**Data provided**
__________________________________________________

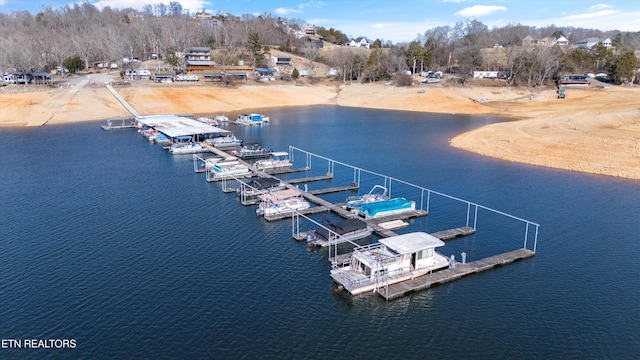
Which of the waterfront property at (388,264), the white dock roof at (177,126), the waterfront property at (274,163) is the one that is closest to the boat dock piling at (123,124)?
the white dock roof at (177,126)

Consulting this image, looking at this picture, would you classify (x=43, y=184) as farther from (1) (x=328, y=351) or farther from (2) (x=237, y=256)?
(1) (x=328, y=351)

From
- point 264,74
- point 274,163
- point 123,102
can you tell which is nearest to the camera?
point 274,163

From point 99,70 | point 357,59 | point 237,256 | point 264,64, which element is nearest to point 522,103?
point 357,59

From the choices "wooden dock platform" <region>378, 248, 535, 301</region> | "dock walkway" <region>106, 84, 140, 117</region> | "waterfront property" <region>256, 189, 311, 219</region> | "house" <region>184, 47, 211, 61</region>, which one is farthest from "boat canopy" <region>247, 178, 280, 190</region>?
"house" <region>184, 47, 211, 61</region>

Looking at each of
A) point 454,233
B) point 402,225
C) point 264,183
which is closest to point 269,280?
point 402,225

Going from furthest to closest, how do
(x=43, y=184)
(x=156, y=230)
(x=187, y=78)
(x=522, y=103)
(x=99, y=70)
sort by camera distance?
(x=99, y=70) → (x=187, y=78) → (x=522, y=103) → (x=43, y=184) → (x=156, y=230)

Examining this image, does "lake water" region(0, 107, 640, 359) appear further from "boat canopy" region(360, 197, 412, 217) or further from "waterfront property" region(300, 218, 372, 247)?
"boat canopy" region(360, 197, 412, 217)

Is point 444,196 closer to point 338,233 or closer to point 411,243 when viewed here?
point 338,233
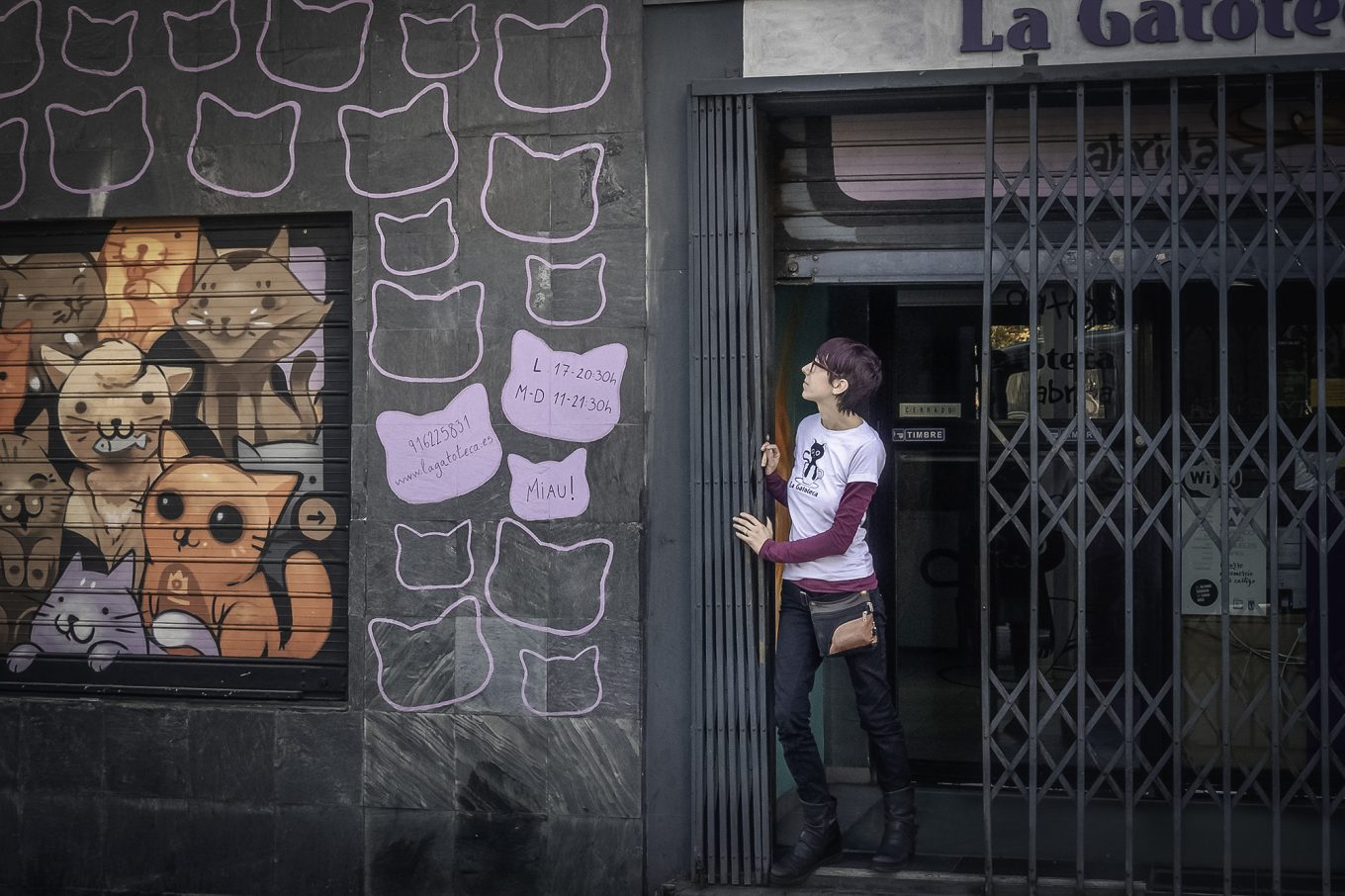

__________________________________________________

**Requirement**
Begin at the line that contains "Examining this image, does" and continue through the end of the records, including both ends. Rewrite those lines in full. Scale every coordinate in the answers by 2 and round it to a whole number, with halves rounding up. Keep all other numbers as they are, and leave the pictures out.

**Answer in full**
Examining this image, does "lake water" region(0, 107, 640, 359) appear further from "boat canopy" region(360, 197, 412, 217) or further from "waterfront property" region(300, 218, 372, 247)?
"boat canopy" region(720, 394, 824, 434)

Is point 444,196 closer to point 338,233 or closer to point 411,243 when viewed here?
point 676,466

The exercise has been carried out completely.